Zo rond de tiende van elke maand begint álles me te irriteren. Daar zou niets mis mee hoeven zijn, als ik dat in stilte en op een volwassen, kalme manier en het liefst intern zou kunnen verwerken. Tot tien tellen, me even terugtrekken, een rondje wandelen, tot twintig tellen, een stukje chocola nemen, tot vijftig tellen, de verdere reep opeten. Deze en andere, betere internetinterventies die afstel beloofden, vermomden mijn steeds korter wordende lontje tot louter uitgestelde woedeaanvallen. Ik bad tot God, sprak tegen het Universum, bladerde angstig door de DSM-5, checkte de stand van de maan, telde mijn trauma’s en gaf tot laf besluit mijn hormonen maar de schuld.
“Je zoekt het antwoord in het probleem,” zei hij met inmiddels geopende ogen. Hij knikte naar mijn telefoon, die altijd en niet geheel toevallig ook rond de tiende van de maand oververhit in mijn hunkerende, scrollende vingers gevangen lag.
Elke maand verzand ik in het scala aan beschikbare informatie dat mijn overgevoelige gedrag zou moeten verklaren, terwijl de oplossing volgens hem in één woord is samen te vatten: Acceptatie. ‘Zolang ik je ken doe je elke maand weer je stinkende best om niet te zijn wie je bent. Zou ik ook dóódmoe van worden.’
Opnieuw woedend, maar nu over de manier waarop hij zijn schouders erover ophaalde, gooide ik de deur achter hem dicht. Ik had slechts vier seconden nodig voor het verzinnen van de perfecte, onredelijke respons en zwaaide dezelfde deur open, op weg naar hem en mijn derde mental breakdown van die dag.
Plots kwam ik tot abrupte stilstand en raakte mijn hoofd de zijkant van de zware, houten deur. Ik kwam tot de vijf voordat ik de jammerlijke oorzaak van het nog jammerlijkere geheel ontdekte. Het riemlusje van mijn spijkerbroek zat om de deurklink. Voor even rijp voor het gesticht beet ik op een handdoek.

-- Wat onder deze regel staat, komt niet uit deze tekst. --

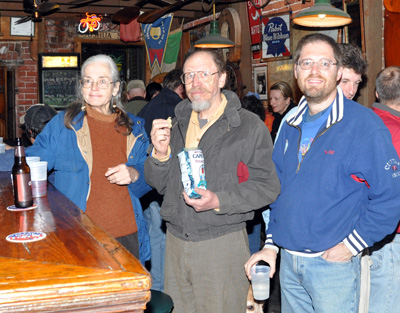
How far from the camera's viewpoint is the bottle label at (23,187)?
2064mm

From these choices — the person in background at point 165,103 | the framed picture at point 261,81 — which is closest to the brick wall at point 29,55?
the framed picture at point 261,81

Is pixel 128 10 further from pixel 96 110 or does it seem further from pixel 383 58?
pixel 96 110

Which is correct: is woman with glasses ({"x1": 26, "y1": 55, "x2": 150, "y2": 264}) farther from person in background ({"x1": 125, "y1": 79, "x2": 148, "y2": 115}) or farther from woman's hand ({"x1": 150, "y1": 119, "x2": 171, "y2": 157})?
person in background ({"x1": 125, "y1": 79, "x2": 148, "y2": 115})

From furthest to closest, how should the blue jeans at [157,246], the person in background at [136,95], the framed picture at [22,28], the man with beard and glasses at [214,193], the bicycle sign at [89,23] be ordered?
the bicycle sign at [89,23]
the framed picture at [22,28]
the person in background at [136,95]
the blue jeans at [157,246]
the man with beard and glasses at [214,193]

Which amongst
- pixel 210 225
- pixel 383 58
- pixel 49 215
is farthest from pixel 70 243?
pixel 383 58

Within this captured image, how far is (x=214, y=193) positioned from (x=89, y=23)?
8640 mm

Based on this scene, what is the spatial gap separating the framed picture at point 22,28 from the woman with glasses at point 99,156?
769 centimetres

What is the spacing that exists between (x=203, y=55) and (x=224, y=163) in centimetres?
52

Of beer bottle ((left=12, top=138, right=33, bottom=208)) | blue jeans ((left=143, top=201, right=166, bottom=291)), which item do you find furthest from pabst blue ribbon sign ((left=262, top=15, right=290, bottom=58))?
beer bottle ((left=12, top=138, right=33, bottom=208))

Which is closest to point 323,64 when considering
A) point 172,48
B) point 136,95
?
→ point 136,95

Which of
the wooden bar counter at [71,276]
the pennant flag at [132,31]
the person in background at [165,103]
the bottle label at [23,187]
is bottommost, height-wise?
the wooden bar counter at [71,276]

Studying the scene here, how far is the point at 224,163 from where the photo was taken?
226 cm

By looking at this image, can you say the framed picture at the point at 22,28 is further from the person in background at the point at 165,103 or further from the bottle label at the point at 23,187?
the bottle label at the point at 23,187

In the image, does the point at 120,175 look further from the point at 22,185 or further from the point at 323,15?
the point at 323,15
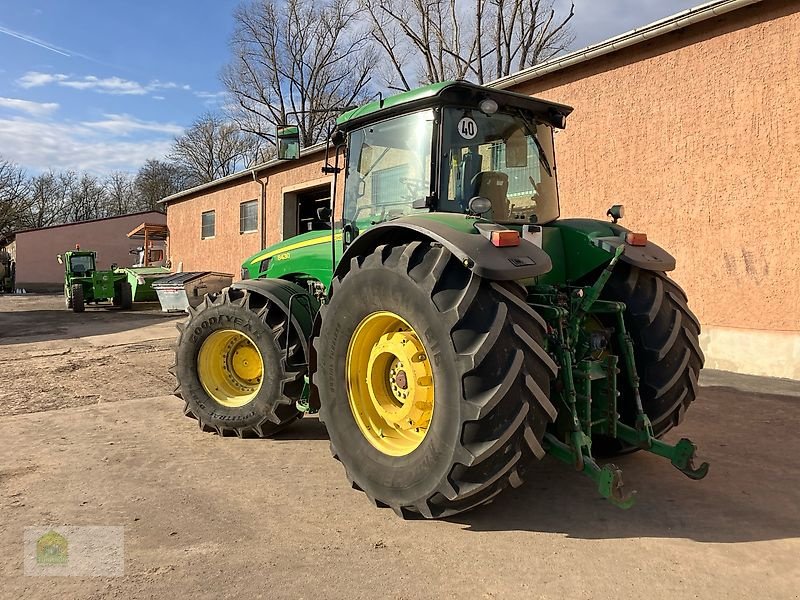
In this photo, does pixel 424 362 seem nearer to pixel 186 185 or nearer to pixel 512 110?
pixel 512 110

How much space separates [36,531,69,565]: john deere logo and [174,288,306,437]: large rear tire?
1746 millimetres

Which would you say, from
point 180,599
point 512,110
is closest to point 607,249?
point 512,110

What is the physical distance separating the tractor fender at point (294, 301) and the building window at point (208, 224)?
17180 millimetres

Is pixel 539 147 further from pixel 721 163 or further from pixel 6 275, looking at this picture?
pixel 6 275

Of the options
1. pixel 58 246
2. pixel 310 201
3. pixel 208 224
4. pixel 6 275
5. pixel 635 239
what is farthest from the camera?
pixel 58 246

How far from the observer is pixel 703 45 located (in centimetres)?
780

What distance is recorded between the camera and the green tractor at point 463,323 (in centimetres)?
281

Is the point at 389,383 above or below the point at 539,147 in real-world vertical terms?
below

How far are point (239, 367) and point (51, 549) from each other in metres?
2.33

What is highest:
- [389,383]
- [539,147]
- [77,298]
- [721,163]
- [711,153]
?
[711,153]

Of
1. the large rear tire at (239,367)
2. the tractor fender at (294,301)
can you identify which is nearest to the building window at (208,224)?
the large rear tire at (239,367)

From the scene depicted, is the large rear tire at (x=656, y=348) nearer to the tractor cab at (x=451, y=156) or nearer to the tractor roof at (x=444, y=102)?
the tractor cab at (x=451, y=156)

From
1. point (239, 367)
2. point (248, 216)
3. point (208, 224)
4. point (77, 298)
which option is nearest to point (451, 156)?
point (239, 367)

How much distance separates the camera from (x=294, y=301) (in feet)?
15.2
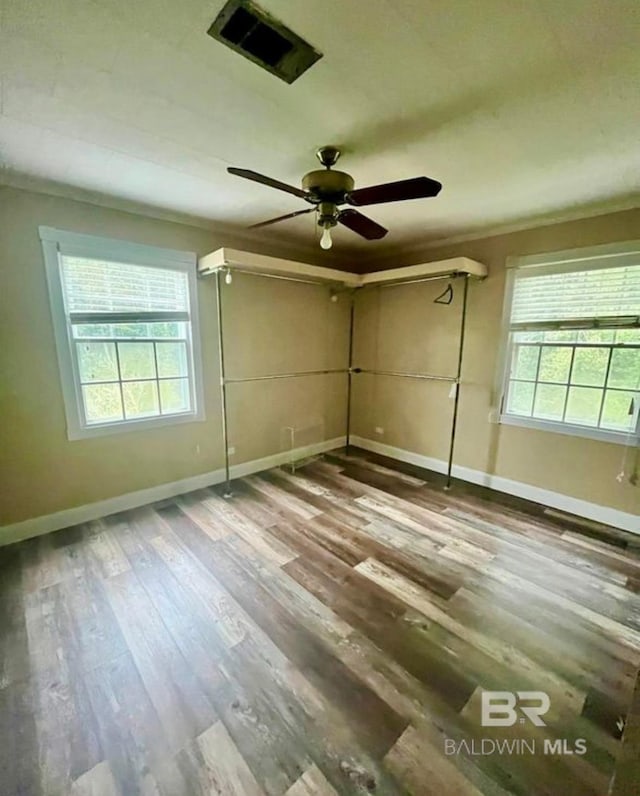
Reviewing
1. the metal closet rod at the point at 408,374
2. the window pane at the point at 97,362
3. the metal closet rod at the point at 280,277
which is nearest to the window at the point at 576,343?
the metal closet rod at the point at 408,374

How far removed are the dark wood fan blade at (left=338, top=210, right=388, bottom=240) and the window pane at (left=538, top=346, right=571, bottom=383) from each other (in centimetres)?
193

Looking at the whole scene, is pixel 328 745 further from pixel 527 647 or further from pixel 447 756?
pixel 527 647

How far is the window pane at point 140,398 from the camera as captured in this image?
297 cm

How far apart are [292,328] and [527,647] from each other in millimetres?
3357

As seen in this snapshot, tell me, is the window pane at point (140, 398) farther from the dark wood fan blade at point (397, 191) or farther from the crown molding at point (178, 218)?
the dark wood fan blade at point (397, 191)

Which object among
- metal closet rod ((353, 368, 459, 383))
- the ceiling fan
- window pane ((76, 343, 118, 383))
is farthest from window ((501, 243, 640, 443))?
window pane ((76, 343, 118, 383))

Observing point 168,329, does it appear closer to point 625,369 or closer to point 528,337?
point 528,337

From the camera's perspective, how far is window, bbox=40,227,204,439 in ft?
8.50

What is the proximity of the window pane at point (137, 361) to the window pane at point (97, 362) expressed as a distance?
2.4 inches

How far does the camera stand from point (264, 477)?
3732mm

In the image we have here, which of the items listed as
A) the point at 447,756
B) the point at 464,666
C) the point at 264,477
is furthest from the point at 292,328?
the point at 447,756

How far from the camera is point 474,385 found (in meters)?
3.56

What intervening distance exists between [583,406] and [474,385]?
93 cm

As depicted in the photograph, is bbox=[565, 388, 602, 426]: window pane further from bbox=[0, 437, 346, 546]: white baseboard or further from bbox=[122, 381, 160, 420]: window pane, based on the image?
bbox=[122, 381, 160, 420]: window pane
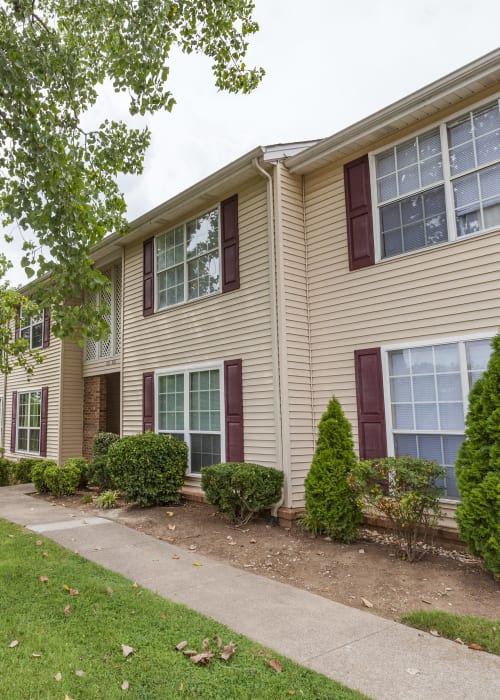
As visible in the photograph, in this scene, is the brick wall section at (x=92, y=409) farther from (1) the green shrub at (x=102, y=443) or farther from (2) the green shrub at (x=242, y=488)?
(2) the green shrub at (x=242, y=488)

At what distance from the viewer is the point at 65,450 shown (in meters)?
13.2

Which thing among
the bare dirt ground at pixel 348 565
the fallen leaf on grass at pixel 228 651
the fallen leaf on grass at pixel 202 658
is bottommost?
the bare dirt ground at pixel 348 565

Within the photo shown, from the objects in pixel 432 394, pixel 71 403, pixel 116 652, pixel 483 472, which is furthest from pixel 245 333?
pixel 71 403

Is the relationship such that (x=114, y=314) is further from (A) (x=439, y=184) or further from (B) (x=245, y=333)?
(A) (x=439, y=184)

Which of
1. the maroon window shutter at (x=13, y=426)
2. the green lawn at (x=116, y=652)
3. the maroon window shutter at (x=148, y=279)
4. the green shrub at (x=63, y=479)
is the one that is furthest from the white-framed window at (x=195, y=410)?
the maroon window shutter at (x=13, y=426)

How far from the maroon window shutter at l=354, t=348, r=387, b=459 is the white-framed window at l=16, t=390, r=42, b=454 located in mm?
10915

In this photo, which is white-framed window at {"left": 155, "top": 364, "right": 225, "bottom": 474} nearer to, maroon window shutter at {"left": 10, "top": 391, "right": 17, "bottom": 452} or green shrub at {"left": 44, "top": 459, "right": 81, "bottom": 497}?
green shrub at {"left": 44, "top": 459, "right": 81, "bottom": 497}

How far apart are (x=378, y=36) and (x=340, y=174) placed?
379cm

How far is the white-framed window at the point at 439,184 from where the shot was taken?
5953 mm

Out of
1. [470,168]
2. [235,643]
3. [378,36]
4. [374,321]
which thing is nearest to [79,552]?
[235,643]

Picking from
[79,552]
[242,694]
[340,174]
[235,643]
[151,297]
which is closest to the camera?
[242,694]

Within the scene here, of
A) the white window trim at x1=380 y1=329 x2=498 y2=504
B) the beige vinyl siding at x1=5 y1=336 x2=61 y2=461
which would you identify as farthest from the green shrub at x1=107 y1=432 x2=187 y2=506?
the beige vinyl siding at x1=5 y1=336 x2=61 y2=461

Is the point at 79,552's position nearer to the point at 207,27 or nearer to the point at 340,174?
the point at 340,174

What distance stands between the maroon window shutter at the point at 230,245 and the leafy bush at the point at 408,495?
13.7ft
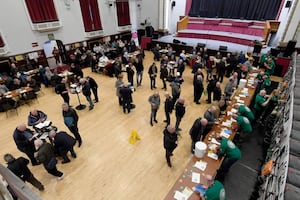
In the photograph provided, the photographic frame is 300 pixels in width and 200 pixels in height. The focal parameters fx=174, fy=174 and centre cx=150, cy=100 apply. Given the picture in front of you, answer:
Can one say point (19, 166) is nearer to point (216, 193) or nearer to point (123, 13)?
point (216, 193)

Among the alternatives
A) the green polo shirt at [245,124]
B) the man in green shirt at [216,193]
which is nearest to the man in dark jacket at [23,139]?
the man in green shirt at [216,193]

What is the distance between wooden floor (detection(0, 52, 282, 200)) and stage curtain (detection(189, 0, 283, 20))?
473 inches

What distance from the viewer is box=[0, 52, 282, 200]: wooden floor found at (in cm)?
413

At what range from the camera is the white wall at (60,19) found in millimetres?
8837

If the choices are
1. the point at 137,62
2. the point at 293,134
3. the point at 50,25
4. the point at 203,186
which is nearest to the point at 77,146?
the point at 203,186

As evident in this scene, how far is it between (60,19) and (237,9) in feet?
48.3

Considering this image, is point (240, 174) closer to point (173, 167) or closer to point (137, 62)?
point (173, 167)

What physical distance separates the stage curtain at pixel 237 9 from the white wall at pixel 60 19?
464 cm

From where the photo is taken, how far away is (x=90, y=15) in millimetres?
12156

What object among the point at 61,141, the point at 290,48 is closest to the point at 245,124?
the point at 61,141

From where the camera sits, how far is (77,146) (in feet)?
17.5

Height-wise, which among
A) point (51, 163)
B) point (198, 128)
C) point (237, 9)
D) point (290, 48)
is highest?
point (237, 9)

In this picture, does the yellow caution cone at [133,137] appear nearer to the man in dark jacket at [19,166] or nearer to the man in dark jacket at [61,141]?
the man in dark jacket at [61,141]

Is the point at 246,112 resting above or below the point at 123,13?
below
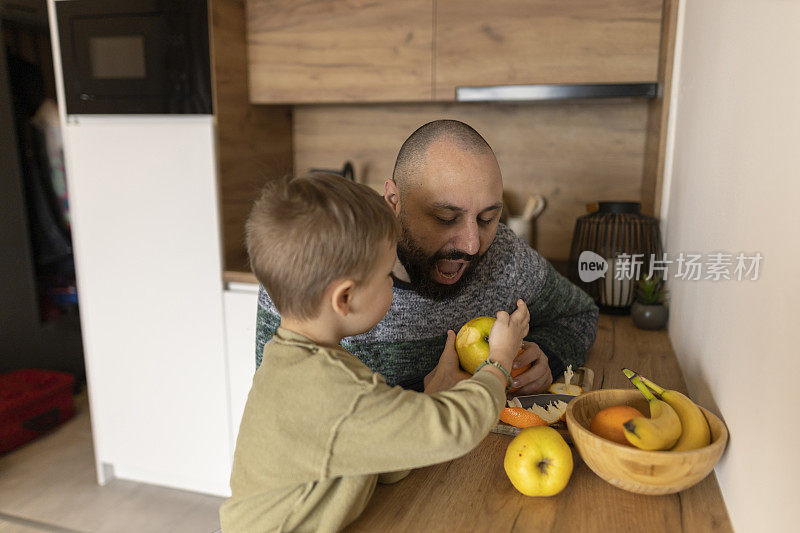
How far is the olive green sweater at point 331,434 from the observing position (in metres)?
0.68

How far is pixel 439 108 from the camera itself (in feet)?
8.03

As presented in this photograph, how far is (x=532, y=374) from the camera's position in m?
1.09

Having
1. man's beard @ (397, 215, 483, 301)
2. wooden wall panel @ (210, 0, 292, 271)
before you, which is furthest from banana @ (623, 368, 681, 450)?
wooden wall panel @ (210, 0, 292, 271)

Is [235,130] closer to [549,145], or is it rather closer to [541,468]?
[549,145]

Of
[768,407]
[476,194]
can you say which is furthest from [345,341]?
[768,407]

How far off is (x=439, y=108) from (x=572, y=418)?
186 centimetres

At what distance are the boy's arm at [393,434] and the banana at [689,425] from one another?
0.28 metres

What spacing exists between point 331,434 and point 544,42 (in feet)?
5.51

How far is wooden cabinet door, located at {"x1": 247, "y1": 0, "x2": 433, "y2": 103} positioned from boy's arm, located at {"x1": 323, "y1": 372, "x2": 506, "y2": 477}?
1.60 meters

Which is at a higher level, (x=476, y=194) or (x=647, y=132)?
(x=647, y=132)

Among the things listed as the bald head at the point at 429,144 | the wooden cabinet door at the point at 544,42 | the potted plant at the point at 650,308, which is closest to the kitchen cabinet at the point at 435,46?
the wooden cabinet door at the point at 544,42

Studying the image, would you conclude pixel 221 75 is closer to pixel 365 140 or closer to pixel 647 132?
pixel 365 140

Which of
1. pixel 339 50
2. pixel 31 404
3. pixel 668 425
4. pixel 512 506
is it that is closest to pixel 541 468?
pixel 512 506

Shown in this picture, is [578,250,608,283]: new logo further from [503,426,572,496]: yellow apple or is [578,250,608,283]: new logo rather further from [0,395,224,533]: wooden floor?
[0,395,224,533]: wooden floor
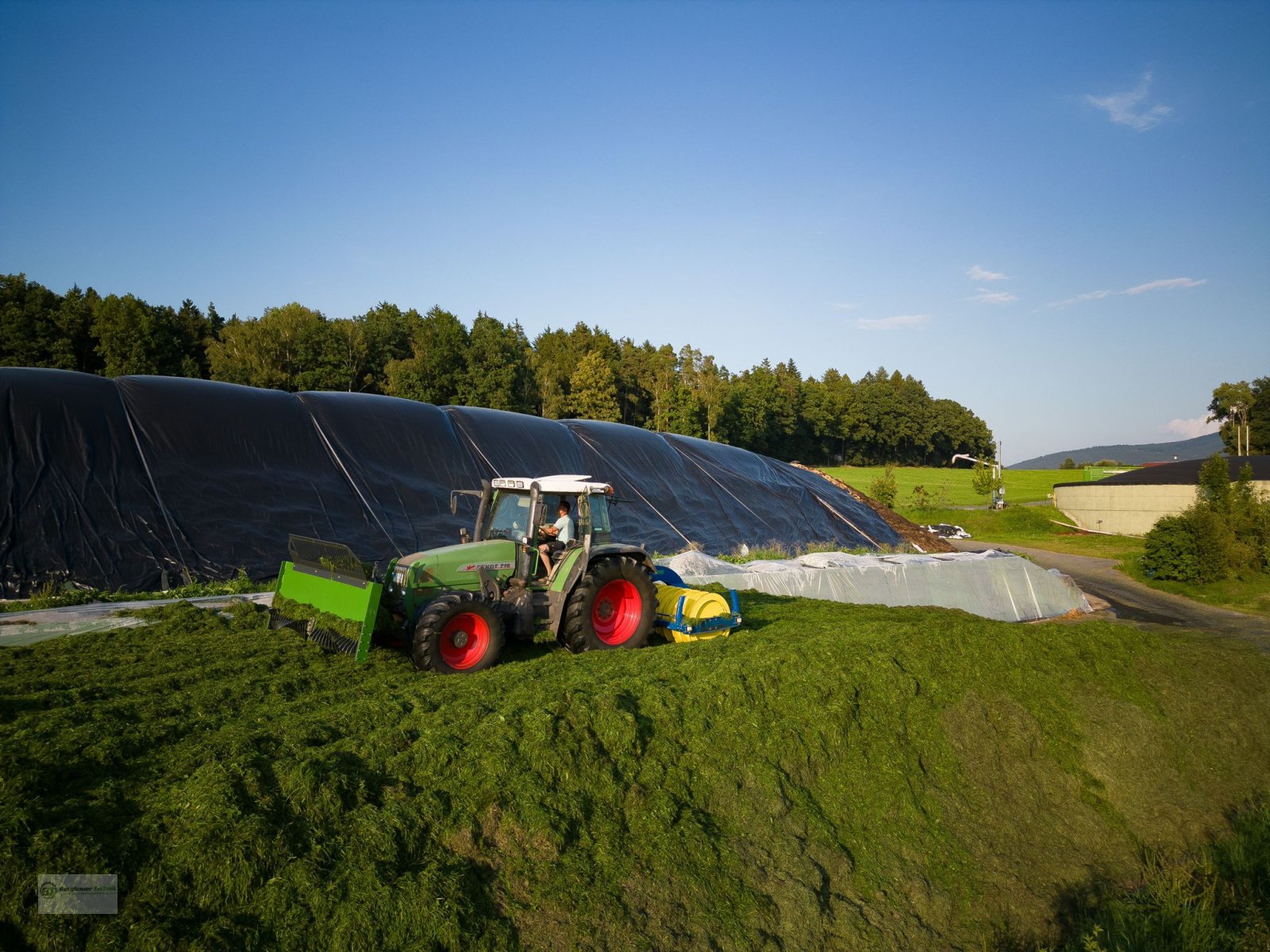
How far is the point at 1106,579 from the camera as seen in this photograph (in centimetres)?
2719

De inmiddels ontspannen schouders waren terug in de ruimte en naderden voorzichtig het grillige mijnenveld. Hij rook lekker, dat wel. Ik spuugde wat handdoekpluisjes uit en kuste hem.
Voor een opgeruimd gemoed is orde aanbrengen een verrukkelijke bezigheid, wist ik. Ik legde daarom alle lepels lepeltje-lepeltje en sorteerde de theezakjes op regenboogkleuren.
Ik opende de schuifpui en verwelkomde een schoorvoetende lente. Op de achtergrond schoof een trekker een ontlede carnavalswagen achter zich aan. Ik knipperde met mijn ogen en zag mijn opa daarboven. Een scepter in zijn witte fluwelen handschoen. De zachte blik uit zijn reebruine ogen werd soms door bomen onderbroken, maar zijn eenvoud overstemde de ronkende motor en bereikte me met gemak.
‘Verdraagdj uch,’ klonk zijn nostalgische grootvaderige advies boven de bomen uit.
Nog voordat de horizon hem op at, beende ik terug naar binnen.
De carnavalskist, met daarin een foto van hem, ongetwijfeld ooit de bevelhebber van de -wijze- raad van elf, zette ik netjes terug op zolder. Met de schoorvoetende belofte de ander én mezelf gewoonweg te verdragen.